La Sueddeutsche Zeitung: il caso dei tennisti bloccati in hotel agli Australian Open che protestano è esemplare, hanno dimenticato di essere dei privilegiati

Ad un certo punto, stanco delle polemiche, il direttore degli Australian Open, Craig Tiley, ha detto all’emittente ABC una frase che suonerebbe banale: se stato a contatto con un positivo devi stare in quarantena 14 giorni, “questo è il prezzo che devono pagare tutti coloro che vogliono venire in Australia”. La parola chiave è “tutti”. Perché nel frattempo i tennisti chiusi nelle loro stanze d’hotel a palleggiare contro i muri stanno montando una piccola ribellione social. Il punto – scrive oggi la Sueddeutsche Zeitung – è che gli atleti non riescono a fare a meno dei loro privilegi.

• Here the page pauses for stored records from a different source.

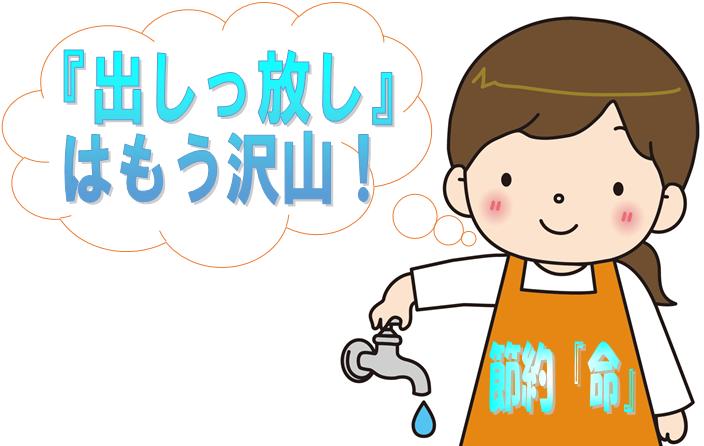 東京,神奈川(横浜),埼玉,千葉,愛知(名古屋),大阪,広島から全国まで、クーリングオフ通知書を出したら出しっ放しの従来型サービスはもう沢山です。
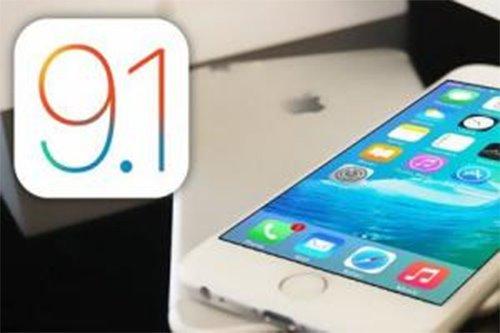 苹果iOS9.1正式版什么时候发布?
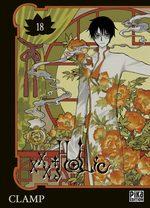 xxxHoLic 18 Manga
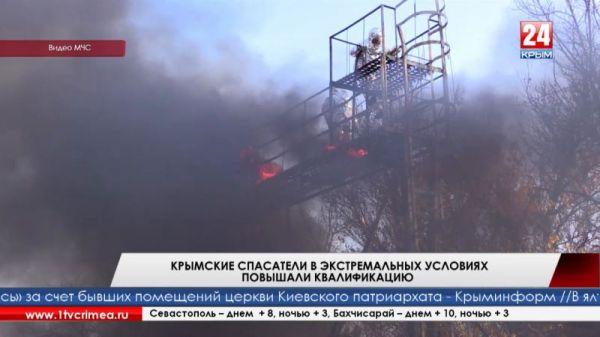 Крымские спасатели в экстремальных условиях повышали квалификацию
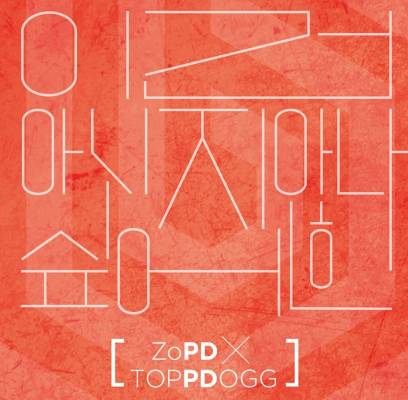 cho-pd,topp-dogg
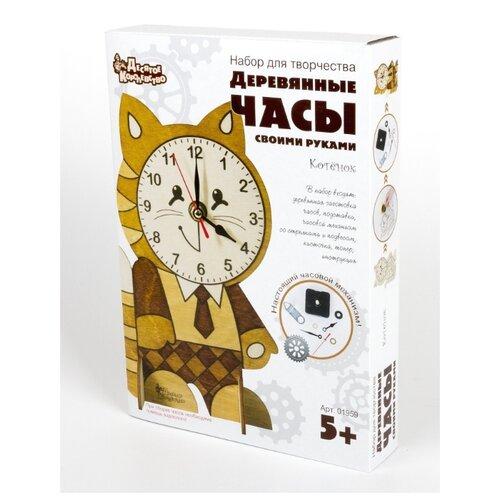 Купить Набор для творчества Деревянные часы своими руками. Котёнок , Десятое королевство, Роспись предметов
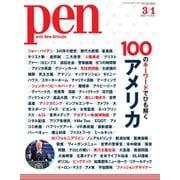 Pen(ペン) 2021/03/1号(CCCメディアハウス) [電子書籍]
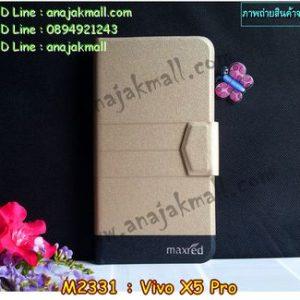 M2331-01 เคสหนังฝาพับ Vivo X5 Pro สีทอง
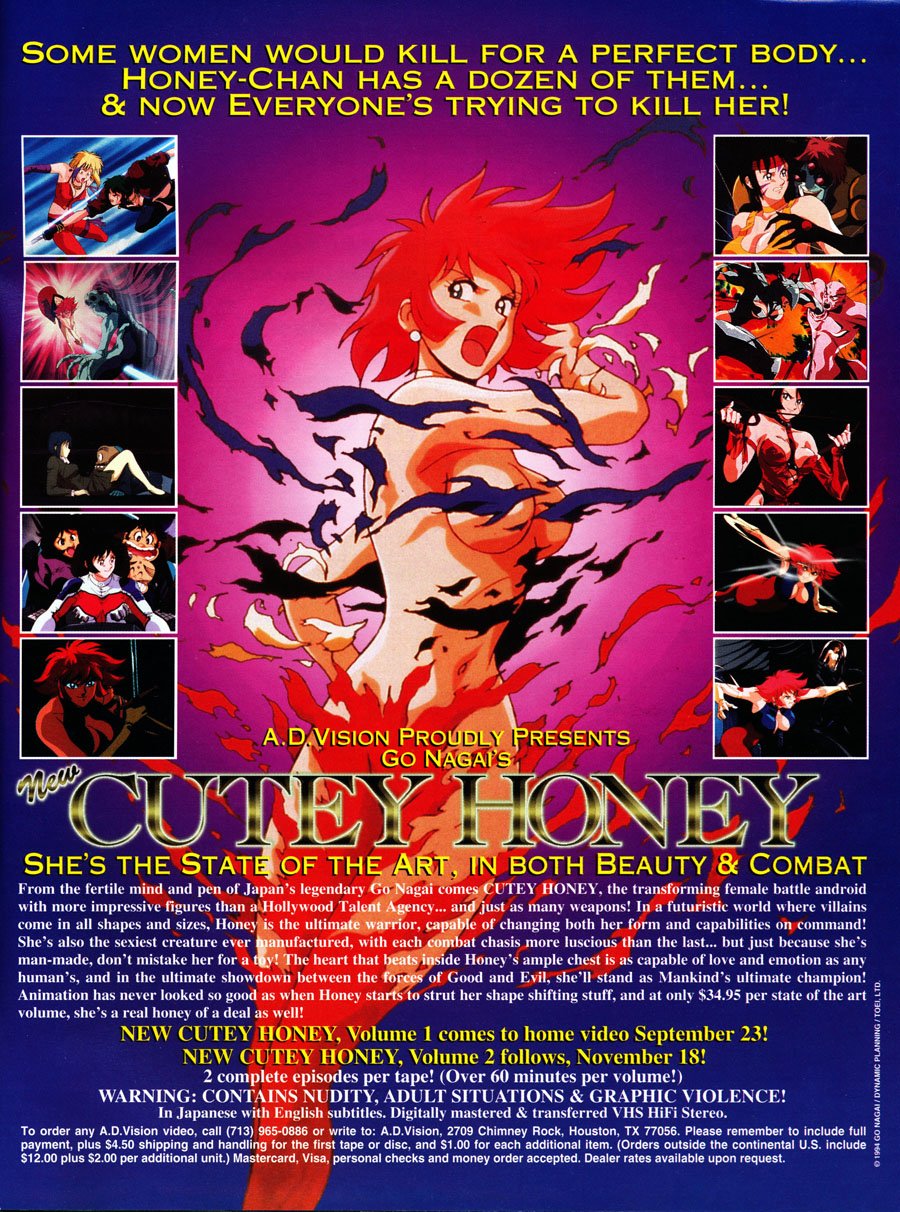 Go-nagai-cutey-honey-adv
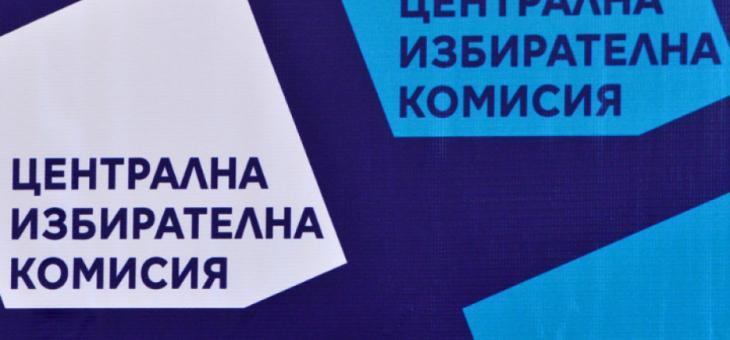 ЦИК обяви кои са старозагорските депутати
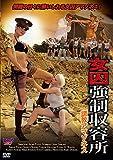 女囚強制収容所 / 調教アマゾネス [DVD]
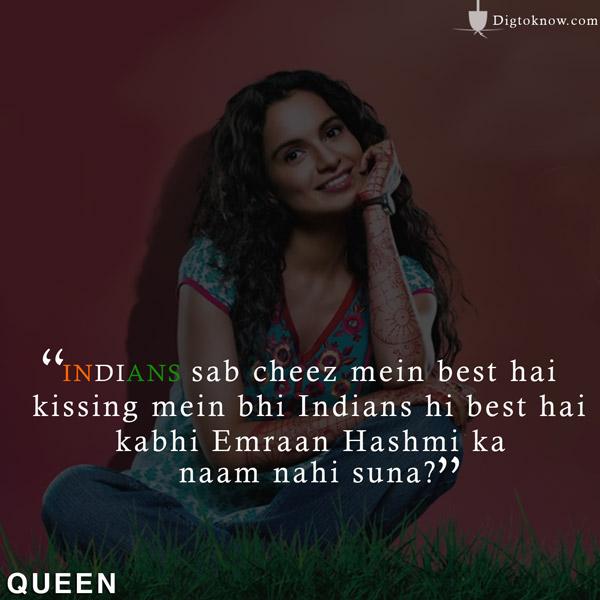 Kangana Ranaut Dialogues Queen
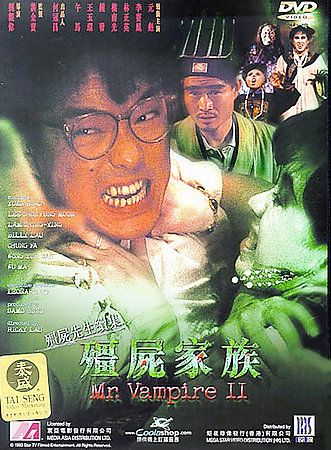 Mr. Vampire (Lin Zheng Ying) 5cmer10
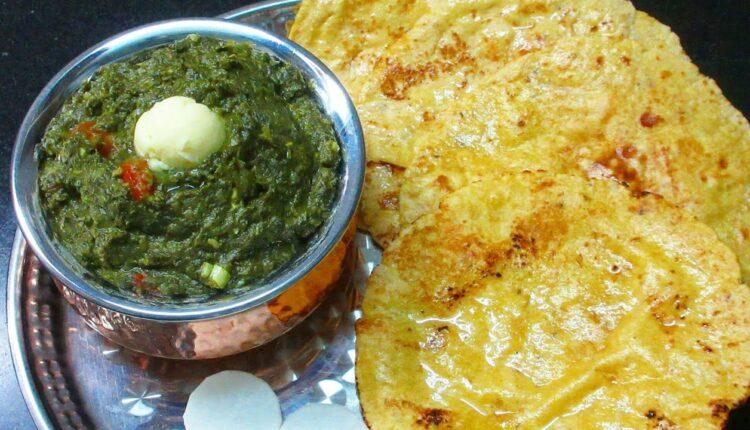 makke ki roti, saag, bihar, muzaffarpur, local delicacies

“Mentre lo sport professionistico è rimasto in letargo nella primavera del 2020 e quando è ripreso si è mostrato grato e umile, in alcuni ambienti le persone si sono ormai abituate ai privilegi degli atleti. Ma non è scontato. In Germania, il commercio al dettaglio, i parrucchieri, i ristoranti, i musei, i teatri, i cinema e gran parte dell’industria degli eventi sono chiusi. Gli atleti professionisti possono continuare a lavorare, ed è per questo che fa parte del loro lavoro non solo calciare un pallone, ma anche rispettare le norme e le restrizioni. Ovviamente non tutti ne sono consapevoli. In una pandemia in cui quasi tutti sono colpiti da restrizioni, l’impressione di essere uno stupido se ci si attiene alle regole è fatale”.